Tocador de berimbau, batuqueiro, ex-presidente dos Filhos de Gandhi, Camafeu de Oxossi gravou dois discos, um deles Berimbau da Bahia com os cantos de capoeira mais belos, alguns velhos do tempo da escravidão ou da Guerra do Paraguai: “Volta do mundo, ê!/volta do mungo, ah!/ Eu estava lá em casa/sem pensá, sem maginá/e viero me buscá/para ajudar a vencê/a guerra do Paraguá/camarado ê/camaradinho/camarado...”. Esses cantos estão cheios de lembranças da vida dos escravos: “No tempo em que eu tinha dinheiro, camarado ê, comia na mesa com ioiô, deitava na cama com iaiá... Depois que dinheiro acabou, mulher que chega prá lá, camarado. camaradinho ê....”. Contam da guerra, da escravidão, das lutas dos negros. Outros são improvisados no repente da brincadeira e, repetidos, permanecem e se tornam clássicos: “Bahia, minha Bahia,/Bahia do Salvador,/Quem não conhece capoeira/Não lhe pode dar valor//Todos podem aprender/General e até doutor”. Com o tempo, a voz rouca não cantava mais, porém se emprestava a histórias e nomes com quem conviveu numa cidade que não existe mais.

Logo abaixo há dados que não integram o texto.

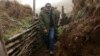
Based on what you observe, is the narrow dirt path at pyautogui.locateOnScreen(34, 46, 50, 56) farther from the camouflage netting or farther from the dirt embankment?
the camouflage netting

“No mercado, em meio a seus orixás, aos colares e às figas, queimando o incenso purificador, rindo sua gargalhada, saudando São Jorge. Oxóssi, rei de Ketu, o grande caçador. Camafeu comanda a música, o canto e a dança. Um baiano dos mais autênticos, um dos guardiães da cultura popular. Homem que possui o saber do povo, um desses que preservam o passado e constróem o futuro”, segundo Jorge Amado no livro Bahia de Todos os Santos. E diz mais: “Compositor, mestre solista de berimbau, obá de Xangô, Osi Obá Aresá, filho de Oxóssi, preferido de Senhora, amigo de Menininha e de Olga de Alaketu, o riso cortando o rosto, dono da amizade. Em sua barraca, em prosa sem compromisso, numa conversa largada como só na Bahia ainda existe, sem horário e sem obrigações temáticas, podem ser vistos o pescador, a filha-de-santo, o pintor Carybé, o passista de afoxé, o Governador do Estado, o compositor Caymmi, a turista loira e esnobe, a mulata mais sestrosa e Pierre Verger, carregado de saber e de mistério. A barraca de Camafeu é ponto de reunião, é mesa de debates, é conservatório de música. Na cidade do Salvador a cultura nasce, se forma e se afirma em bem estranhos lugares, como por exemplo, uma barraca do mercado (...) lá se vai Camafeu pelos caminhos da Bahia, invencível com seu santo guerreiro. Vir à Bahia e não ver Camafeu é perder o melhor da viagem. Ele é um obá, um chefe, um mestre”.

Um ritual religioso marcou no dia 27 de março de 1994 o sepultamento de uma das figuras mais conhecidas da Bahia: Apio Patrocínio da Silva, o Camafeu de Oxossi. O enterro foi no Cemitério da Ordem Terceira do São Francisco, e contou com a presença de vários amigos e admiradores daquele que era uma das maiores autoridades do culto afro-brasileiro na Bahia. Camafeu ficou conhecido não só como proprietário de um dos mais famosos restaurantes de comidas típicas da Bahia, localizado no Mercado Modelo, como também pelo posto Obá de Xangô, que ocupava no Terreiro Ilê Axe Opô Afonjá. Era querido pelas principais mães-de-santo da Bahia e amigo de Dorival Caymmi, Jorge Amado e Gilberto Gil. Doente há muito tempo, Camafeu foi vencido por um câncer na garganta e faleceu no Hospital Aristides Maltez, aos 78 anos.